Algunos escépticos han preguntado sobre la eficacia de un voto de esta naturaleza pensando que hace 10 años se contaron 10 millones de votos por el Mandato de Paz que tenia un contenido similar y sin embargo aquí estamos como estamos. Con esa lógica, que no valora la participación y la construcción de causas comunes en una sociedad adolorida, quedan pocas opciones de futuro.

No puede olvidarse que la séptima papeleta desencadenó el proceso que llevó a la constituyente de 1991 y la consagración del Estado Social de Derecho y que el Mandato de 1997 fue un hito con efectos importantes y también con frustraciones, pero de gran impacto en programas, iniciativas legislativas, procesos pedagógicos, políticas de convivencia, compromisos humanitarios e intentos de dialogo y negociación para ponerle fin a la larga historia de confrontaciones.

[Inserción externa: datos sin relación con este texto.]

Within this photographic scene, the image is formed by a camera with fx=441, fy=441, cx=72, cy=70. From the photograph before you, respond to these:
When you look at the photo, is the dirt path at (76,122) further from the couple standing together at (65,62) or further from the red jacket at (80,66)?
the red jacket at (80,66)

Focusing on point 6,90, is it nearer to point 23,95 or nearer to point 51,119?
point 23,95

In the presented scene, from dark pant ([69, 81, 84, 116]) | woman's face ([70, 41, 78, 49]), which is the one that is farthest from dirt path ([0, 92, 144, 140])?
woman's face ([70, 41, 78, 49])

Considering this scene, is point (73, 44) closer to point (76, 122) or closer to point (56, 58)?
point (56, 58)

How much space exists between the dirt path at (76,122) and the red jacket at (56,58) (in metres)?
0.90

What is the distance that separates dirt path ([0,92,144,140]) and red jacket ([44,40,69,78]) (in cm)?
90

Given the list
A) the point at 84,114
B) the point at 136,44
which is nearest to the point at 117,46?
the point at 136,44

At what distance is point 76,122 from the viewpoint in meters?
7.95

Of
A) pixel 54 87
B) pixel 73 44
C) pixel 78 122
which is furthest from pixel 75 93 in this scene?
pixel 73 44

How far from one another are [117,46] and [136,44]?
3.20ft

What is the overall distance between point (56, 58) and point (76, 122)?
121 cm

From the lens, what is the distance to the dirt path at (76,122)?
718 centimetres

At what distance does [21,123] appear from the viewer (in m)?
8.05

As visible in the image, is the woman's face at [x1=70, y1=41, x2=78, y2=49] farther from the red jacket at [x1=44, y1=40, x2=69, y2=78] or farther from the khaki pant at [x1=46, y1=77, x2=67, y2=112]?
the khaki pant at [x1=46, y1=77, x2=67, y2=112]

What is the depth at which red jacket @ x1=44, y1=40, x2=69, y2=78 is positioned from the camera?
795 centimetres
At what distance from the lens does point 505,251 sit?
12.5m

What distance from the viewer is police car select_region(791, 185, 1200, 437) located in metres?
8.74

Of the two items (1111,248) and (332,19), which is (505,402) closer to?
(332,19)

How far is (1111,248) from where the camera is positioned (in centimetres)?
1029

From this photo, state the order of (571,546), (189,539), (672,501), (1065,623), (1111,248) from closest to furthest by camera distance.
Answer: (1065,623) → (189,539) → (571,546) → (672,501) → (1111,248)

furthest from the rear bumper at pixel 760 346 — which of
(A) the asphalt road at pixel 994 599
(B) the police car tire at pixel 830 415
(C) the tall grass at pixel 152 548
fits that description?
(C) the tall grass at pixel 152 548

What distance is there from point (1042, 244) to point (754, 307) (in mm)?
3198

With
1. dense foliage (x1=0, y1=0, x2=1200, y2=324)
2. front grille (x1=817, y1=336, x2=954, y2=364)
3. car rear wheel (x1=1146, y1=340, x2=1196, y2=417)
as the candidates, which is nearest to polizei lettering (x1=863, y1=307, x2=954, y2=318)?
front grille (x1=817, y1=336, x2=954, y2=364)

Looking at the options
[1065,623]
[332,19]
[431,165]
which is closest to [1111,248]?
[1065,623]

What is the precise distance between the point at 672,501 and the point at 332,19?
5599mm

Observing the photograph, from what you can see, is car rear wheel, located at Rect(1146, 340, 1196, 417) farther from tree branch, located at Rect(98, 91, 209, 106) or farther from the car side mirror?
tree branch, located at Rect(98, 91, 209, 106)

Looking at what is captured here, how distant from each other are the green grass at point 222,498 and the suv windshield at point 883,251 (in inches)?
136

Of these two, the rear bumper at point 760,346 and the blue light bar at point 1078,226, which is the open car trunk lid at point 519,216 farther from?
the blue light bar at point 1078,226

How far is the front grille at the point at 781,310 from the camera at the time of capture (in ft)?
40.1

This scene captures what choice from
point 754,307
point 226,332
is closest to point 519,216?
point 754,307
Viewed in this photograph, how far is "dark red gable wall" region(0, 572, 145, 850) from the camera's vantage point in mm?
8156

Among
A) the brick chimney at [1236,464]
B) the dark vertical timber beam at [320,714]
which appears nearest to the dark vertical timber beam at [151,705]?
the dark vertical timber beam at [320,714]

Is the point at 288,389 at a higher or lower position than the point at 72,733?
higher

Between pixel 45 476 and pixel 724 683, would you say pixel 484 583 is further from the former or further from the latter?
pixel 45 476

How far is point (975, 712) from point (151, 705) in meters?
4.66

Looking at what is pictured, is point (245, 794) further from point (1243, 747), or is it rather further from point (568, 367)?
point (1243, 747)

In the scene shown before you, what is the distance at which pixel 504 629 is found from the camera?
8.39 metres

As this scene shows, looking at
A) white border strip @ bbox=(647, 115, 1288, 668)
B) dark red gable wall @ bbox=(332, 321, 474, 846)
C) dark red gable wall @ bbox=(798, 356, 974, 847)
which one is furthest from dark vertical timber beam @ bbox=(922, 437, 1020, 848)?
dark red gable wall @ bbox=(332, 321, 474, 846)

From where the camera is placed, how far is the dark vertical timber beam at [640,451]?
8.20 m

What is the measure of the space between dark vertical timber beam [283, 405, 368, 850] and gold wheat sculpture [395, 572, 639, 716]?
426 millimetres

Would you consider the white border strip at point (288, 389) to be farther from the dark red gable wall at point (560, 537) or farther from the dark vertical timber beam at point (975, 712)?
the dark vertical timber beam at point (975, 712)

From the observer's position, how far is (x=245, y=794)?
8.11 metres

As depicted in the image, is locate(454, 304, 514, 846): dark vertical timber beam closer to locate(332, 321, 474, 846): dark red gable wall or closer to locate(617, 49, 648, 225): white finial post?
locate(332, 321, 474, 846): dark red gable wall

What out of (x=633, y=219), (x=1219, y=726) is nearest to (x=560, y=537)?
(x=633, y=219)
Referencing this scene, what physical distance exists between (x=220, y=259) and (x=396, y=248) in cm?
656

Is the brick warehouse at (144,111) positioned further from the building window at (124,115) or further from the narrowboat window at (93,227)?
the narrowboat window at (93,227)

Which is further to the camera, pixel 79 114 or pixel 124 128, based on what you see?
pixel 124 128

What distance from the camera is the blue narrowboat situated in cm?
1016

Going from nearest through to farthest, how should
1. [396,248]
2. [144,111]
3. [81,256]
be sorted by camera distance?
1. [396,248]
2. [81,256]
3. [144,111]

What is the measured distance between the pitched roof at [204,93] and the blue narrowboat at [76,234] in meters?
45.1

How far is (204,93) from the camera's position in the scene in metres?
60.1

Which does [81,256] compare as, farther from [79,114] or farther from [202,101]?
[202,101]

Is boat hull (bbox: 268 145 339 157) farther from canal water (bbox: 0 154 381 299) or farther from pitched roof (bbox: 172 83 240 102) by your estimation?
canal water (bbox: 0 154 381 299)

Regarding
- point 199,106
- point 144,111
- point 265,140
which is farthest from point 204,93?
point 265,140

El Voto por la libertad y la paz que se está proponiendo permite en el terreno electoral darle resonancia a marchas y manifestaciones como las del 5 de julio, la del profesor Moncayo, o tantas de estudiantes, sindicalistas, indígenas o victimas que en el último año están exigiendo fin a las hostilidades y respuestas inmediatas de libertad y verdad.

También se ha advertido sobre el riesgo de que no se logre una votación mayoritaria por esta papeleta adicional. Un resultado adverso se conjura si se continúa ampliando la alianza y se involucran todos los partidos, candidatos, gremios, empresas y organizaciones de comunidades y familias afectadas por la violencia. El Partido Liberal ya ha tendido pronunciamientos convergentes y lo mismo el Presidente del PDA y la ASI.

Lo importante es que no se vuelva bandera de confrontación sino mensaje de unidad y que los medios de comunicación la asuman como parte de su compromiso y de la tan mentada responsabilidad social.

En las elecciones de octubre no solo hay que votar bien, con responsabilidad y transparencia sino con un voto mejor que se compromete expresamente con la paz y la libertad.

*Vocero de la iniciativa “Voto por la Libertad, la Paz y los Acuerdos humanitarios”.